BRIEF A | In the Dorothy Van profile below, what was her birth name?
BRIEF B | Write a continuation of the Dorothy Van profile below, starting after its last sentence.

EXTRACT PROVIDED |

- as Aunt Effie on Mama's Family
- Born: Dorothy Helene Vanberryl January 10, 1928 Moline, Illinois, US
- Died: May 16, 2002 (aged 74) Los Angeles, California, US
- Resting place: Cremated
- Occupations: Actress, TV writer
- Years active: 1946–1992
- Spouse: Jim Evering (1950–2000)
- Children: 3

= Dorothy Van =

American actress

Dorothy Van (January 10, 1928 - May 16, 2002) was an American stage and TV actress who is best remembered for her comedic role as Aunt Effie Harper on the 1980s situation comedy Mama's Family.

MATERIAL PROVIDED |
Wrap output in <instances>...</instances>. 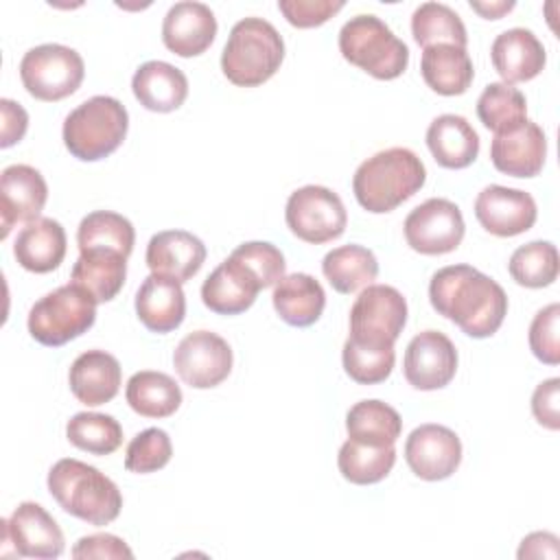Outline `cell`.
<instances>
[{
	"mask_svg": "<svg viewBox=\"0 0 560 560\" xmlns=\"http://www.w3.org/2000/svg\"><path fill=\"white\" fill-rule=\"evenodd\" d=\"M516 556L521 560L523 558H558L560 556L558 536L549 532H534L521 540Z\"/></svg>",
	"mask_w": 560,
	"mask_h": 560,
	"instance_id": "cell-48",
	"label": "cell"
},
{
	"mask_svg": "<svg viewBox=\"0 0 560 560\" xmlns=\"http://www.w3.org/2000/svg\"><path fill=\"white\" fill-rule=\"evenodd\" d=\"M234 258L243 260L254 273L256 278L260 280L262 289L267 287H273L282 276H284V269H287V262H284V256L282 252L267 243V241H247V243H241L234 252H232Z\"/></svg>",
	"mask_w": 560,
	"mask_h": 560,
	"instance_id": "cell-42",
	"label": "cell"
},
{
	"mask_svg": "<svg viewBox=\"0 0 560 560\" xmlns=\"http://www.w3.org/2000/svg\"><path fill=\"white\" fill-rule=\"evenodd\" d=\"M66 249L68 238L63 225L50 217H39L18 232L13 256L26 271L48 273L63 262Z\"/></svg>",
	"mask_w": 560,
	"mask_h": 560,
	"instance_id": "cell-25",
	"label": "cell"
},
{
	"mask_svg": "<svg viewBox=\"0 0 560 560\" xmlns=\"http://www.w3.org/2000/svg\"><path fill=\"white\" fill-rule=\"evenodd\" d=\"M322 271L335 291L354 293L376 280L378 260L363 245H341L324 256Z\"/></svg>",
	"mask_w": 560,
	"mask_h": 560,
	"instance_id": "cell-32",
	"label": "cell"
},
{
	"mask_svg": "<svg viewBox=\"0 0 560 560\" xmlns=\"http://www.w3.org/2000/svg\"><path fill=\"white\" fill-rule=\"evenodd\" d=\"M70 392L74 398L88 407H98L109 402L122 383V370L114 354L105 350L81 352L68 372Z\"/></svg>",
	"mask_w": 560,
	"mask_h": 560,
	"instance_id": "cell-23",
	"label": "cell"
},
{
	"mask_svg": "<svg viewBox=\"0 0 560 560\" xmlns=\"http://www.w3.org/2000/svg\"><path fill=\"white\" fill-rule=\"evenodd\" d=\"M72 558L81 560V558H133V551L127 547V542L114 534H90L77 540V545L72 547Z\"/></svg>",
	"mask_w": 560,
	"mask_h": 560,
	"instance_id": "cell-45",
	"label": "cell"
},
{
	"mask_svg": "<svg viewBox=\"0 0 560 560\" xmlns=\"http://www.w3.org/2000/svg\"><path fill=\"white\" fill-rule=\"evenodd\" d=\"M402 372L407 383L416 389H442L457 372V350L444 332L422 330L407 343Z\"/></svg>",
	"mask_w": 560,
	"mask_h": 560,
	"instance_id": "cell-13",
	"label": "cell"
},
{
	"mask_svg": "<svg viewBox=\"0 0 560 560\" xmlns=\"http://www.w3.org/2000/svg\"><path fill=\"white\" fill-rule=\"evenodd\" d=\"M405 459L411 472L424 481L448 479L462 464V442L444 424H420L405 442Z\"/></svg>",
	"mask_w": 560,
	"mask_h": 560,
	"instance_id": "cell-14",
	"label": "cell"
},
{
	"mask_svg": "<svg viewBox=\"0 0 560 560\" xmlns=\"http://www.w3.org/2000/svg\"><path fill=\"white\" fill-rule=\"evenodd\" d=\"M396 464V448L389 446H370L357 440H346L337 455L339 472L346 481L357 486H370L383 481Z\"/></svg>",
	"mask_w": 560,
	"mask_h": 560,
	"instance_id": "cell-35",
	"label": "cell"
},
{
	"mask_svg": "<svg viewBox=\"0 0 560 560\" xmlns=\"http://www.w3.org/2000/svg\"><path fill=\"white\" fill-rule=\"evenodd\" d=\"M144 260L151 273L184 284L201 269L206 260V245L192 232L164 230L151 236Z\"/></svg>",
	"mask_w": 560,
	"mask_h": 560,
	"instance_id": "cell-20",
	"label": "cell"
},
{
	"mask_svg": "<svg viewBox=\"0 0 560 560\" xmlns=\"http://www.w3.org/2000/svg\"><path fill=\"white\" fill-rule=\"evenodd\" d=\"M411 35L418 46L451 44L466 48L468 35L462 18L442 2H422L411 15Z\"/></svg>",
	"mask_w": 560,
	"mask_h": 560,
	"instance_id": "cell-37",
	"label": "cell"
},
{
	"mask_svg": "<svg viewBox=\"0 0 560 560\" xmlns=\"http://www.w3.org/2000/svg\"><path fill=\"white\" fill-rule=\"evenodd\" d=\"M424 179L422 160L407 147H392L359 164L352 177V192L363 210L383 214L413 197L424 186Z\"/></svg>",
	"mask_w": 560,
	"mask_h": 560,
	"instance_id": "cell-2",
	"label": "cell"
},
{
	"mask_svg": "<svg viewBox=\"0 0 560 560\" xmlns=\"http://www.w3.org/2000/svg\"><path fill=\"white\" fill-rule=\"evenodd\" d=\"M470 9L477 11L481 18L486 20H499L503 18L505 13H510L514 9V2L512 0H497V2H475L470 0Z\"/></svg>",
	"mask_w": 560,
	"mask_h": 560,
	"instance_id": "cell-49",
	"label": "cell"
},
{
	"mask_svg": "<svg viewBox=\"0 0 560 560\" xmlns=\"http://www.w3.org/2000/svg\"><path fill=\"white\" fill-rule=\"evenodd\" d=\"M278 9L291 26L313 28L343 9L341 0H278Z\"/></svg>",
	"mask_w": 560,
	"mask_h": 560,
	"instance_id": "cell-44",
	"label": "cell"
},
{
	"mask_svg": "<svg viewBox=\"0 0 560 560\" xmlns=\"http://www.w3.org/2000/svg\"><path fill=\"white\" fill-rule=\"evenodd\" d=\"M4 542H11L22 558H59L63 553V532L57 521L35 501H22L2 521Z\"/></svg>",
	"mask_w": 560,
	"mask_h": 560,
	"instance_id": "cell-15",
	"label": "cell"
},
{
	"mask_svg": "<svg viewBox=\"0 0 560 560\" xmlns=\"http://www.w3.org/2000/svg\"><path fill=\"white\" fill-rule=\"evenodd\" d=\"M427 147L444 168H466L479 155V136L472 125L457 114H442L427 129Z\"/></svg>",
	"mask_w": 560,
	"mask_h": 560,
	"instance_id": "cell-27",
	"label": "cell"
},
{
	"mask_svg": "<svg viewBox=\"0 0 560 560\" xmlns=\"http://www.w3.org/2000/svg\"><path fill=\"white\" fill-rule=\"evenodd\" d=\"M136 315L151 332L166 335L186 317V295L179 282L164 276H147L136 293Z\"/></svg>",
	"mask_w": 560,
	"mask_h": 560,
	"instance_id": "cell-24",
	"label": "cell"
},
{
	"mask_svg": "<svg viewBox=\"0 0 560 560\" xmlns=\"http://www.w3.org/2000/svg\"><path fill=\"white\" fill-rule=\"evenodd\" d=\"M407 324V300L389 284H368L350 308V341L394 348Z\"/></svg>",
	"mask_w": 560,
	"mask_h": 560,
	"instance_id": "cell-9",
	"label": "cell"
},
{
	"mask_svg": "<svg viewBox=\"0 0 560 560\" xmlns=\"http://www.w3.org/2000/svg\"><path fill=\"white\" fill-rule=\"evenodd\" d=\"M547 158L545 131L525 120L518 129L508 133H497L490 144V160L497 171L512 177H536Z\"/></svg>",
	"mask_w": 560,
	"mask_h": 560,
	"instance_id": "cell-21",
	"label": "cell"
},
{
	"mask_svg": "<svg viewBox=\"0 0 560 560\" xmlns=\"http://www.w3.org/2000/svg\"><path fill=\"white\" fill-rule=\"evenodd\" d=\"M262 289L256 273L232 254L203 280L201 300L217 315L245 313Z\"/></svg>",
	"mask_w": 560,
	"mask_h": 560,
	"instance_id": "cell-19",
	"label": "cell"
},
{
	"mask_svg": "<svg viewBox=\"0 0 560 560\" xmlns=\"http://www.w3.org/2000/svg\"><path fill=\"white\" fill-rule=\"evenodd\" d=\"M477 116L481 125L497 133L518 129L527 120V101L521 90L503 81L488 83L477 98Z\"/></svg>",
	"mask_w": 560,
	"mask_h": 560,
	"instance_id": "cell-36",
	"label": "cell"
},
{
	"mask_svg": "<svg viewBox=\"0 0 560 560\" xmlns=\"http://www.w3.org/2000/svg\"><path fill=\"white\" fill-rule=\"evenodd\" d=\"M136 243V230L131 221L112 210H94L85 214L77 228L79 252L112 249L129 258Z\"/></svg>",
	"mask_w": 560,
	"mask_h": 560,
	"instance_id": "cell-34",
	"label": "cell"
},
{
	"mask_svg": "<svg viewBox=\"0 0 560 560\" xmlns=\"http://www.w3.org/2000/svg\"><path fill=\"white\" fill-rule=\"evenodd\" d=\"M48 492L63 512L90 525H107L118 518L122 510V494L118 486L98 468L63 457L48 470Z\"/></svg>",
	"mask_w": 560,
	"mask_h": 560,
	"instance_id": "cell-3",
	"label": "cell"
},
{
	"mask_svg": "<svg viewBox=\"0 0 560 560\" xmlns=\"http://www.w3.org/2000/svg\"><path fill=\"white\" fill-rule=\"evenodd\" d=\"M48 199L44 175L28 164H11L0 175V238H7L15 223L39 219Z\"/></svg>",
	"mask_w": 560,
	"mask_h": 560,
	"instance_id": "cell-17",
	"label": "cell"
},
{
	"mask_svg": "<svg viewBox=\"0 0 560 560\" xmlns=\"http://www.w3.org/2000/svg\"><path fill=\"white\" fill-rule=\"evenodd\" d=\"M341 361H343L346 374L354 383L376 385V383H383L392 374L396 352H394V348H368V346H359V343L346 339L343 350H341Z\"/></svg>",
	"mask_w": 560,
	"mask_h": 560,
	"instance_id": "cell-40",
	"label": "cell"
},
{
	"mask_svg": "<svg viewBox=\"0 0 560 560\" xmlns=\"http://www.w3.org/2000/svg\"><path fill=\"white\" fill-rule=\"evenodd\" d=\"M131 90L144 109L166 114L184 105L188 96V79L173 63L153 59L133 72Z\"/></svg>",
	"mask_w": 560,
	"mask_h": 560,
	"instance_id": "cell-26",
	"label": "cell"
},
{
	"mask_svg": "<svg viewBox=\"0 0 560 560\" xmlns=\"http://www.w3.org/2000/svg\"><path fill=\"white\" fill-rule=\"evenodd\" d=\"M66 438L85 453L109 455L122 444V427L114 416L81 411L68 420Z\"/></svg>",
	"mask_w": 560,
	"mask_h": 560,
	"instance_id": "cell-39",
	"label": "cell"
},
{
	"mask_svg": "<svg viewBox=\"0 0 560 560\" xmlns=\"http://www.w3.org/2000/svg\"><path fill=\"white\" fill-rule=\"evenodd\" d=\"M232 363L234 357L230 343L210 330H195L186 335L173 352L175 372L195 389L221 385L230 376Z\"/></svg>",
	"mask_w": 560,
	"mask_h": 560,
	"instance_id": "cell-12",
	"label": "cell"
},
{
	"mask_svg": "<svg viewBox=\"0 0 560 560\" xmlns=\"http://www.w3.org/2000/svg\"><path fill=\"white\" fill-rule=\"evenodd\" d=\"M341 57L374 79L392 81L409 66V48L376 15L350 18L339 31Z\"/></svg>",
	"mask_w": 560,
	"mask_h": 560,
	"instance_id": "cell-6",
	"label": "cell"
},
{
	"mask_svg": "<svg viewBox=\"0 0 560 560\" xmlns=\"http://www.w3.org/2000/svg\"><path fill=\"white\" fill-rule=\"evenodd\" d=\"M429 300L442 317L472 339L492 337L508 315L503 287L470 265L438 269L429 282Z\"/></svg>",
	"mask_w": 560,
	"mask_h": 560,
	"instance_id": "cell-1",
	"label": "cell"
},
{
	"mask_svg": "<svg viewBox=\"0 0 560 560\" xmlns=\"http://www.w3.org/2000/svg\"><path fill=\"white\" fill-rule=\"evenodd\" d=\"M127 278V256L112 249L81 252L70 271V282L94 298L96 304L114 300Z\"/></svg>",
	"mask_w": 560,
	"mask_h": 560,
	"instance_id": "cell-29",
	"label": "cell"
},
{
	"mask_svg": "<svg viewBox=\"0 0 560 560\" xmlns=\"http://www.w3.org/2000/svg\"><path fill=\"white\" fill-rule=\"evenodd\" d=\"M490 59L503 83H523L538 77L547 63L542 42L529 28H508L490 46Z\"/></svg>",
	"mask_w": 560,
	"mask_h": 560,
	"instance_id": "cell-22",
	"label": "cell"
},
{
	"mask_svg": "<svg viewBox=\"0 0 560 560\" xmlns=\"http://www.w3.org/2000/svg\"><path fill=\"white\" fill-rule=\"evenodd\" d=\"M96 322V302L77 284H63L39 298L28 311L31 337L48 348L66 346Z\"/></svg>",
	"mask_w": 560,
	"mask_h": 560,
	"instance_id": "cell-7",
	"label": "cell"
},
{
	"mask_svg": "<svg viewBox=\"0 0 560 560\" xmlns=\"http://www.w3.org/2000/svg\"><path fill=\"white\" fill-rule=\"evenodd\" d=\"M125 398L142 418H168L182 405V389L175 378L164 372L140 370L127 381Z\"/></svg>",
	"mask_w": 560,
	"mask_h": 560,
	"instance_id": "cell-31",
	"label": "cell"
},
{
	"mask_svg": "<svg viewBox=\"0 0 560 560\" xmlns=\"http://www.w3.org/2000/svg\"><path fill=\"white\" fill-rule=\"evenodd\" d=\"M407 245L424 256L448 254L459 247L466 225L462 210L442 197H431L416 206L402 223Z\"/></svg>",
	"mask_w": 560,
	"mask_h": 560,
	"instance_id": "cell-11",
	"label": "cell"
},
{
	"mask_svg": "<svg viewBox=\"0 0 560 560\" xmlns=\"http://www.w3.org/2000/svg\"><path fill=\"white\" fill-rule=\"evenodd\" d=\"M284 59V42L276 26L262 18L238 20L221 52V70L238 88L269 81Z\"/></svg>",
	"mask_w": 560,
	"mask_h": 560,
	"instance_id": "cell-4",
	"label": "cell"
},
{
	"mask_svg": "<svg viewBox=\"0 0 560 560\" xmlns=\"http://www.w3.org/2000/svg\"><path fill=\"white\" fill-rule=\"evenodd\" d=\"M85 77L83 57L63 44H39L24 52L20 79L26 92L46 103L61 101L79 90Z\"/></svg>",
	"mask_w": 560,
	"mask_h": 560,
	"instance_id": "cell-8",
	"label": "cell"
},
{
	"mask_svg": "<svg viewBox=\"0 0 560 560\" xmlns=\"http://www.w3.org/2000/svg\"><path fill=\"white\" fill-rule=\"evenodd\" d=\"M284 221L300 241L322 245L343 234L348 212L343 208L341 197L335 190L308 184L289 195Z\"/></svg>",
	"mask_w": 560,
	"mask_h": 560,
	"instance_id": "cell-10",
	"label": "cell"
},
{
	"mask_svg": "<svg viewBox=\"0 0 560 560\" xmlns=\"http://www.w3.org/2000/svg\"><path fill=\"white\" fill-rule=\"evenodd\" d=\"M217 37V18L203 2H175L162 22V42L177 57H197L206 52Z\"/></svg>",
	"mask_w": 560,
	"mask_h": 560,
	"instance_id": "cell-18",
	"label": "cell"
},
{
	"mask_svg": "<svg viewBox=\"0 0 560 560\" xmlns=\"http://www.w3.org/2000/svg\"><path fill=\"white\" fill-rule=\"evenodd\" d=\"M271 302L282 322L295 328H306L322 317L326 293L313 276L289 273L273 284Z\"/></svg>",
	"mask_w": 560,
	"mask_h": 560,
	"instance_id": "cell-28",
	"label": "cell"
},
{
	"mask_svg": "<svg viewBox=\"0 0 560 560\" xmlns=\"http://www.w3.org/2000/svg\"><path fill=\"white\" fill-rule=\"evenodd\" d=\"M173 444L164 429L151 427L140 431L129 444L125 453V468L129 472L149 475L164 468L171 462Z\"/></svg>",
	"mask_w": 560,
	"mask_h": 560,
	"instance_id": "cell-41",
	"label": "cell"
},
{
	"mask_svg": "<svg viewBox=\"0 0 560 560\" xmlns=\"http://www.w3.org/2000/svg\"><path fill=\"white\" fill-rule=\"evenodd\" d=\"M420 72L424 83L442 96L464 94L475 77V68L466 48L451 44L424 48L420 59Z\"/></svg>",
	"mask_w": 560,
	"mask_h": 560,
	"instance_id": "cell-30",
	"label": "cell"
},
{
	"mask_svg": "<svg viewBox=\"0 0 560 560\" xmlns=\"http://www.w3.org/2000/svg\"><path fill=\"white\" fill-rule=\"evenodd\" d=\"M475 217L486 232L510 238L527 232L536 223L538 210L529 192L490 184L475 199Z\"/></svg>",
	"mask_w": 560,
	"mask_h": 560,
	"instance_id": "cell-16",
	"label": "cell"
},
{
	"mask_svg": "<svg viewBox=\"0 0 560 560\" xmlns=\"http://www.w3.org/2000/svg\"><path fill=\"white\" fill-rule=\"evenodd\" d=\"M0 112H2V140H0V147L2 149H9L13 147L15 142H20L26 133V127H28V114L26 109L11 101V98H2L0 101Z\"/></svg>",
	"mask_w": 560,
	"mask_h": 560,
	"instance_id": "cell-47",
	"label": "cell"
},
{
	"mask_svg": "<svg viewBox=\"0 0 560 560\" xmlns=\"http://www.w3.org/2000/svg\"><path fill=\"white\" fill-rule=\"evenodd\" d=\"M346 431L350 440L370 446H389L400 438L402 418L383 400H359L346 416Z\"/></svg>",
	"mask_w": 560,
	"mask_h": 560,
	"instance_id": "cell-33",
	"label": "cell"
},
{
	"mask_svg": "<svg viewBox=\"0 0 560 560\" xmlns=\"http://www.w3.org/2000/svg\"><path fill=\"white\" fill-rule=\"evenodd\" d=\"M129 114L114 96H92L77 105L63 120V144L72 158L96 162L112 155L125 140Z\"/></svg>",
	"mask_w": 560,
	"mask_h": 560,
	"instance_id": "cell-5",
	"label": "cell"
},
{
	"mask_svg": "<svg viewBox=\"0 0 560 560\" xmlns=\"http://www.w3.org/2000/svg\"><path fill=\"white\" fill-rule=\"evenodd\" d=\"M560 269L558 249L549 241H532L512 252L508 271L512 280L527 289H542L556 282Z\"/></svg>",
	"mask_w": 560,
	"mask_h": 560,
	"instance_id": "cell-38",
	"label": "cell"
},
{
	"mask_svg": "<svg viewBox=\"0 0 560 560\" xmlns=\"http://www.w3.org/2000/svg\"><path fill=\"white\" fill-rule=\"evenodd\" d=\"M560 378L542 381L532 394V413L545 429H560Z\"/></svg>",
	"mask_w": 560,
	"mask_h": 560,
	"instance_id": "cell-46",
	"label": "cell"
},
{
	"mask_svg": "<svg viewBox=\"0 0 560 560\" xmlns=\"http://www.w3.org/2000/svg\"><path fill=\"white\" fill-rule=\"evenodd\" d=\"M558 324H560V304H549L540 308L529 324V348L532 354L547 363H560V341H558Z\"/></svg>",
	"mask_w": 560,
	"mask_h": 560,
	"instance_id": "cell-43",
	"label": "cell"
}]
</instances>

EXERCISE RESULT A | Dorothy Helene Vanberryl

EXERCISE RESULT B |
==Early life==
She was born Dorothy Helene Vanberryl in Moline, Illinois, to Elmer J. Vanberryl, a German post office worker, and Emeline Franks Vanberryl. As a child she spent considerable time watching the movies of the day. Her favorite actresses during this time were Irene Dunne, Loretta Young, and Bette Davis; and she remembered having a girlhood crush on Joel McCrea. She also enjoyed reading, writing, and painting. She was a devout Methodist, active in the church Sunday School at Christ United Methodist Church. Her father had suggested that upon completing high school, Dorothy should enroll in secretarial school, find a husband, and settle down. However, upon her 1946 graduation she pursued a stage career. Because her father did not approve of this decision she acted under the name "Dorothy Van" to avoid family embarrassment.

==Acting career==
When she arrived at Broadway, she began as a chorus girl in musicals. She often appeared in uncredited roles in such plays as The Skin of Our Teeth, All My Sons, The Maids, The Heiress, The Shifting Heart, and The Mousetrap. After years of stage work, she made her movie debut playing an army nurse in Loose Shoes. Later in the decade she landed a recurring role as Aunt Effie to Vicki Lawrence's character of Thelma Harper on Mama's Family; she appeared in seven episodes between 1983 and 1989.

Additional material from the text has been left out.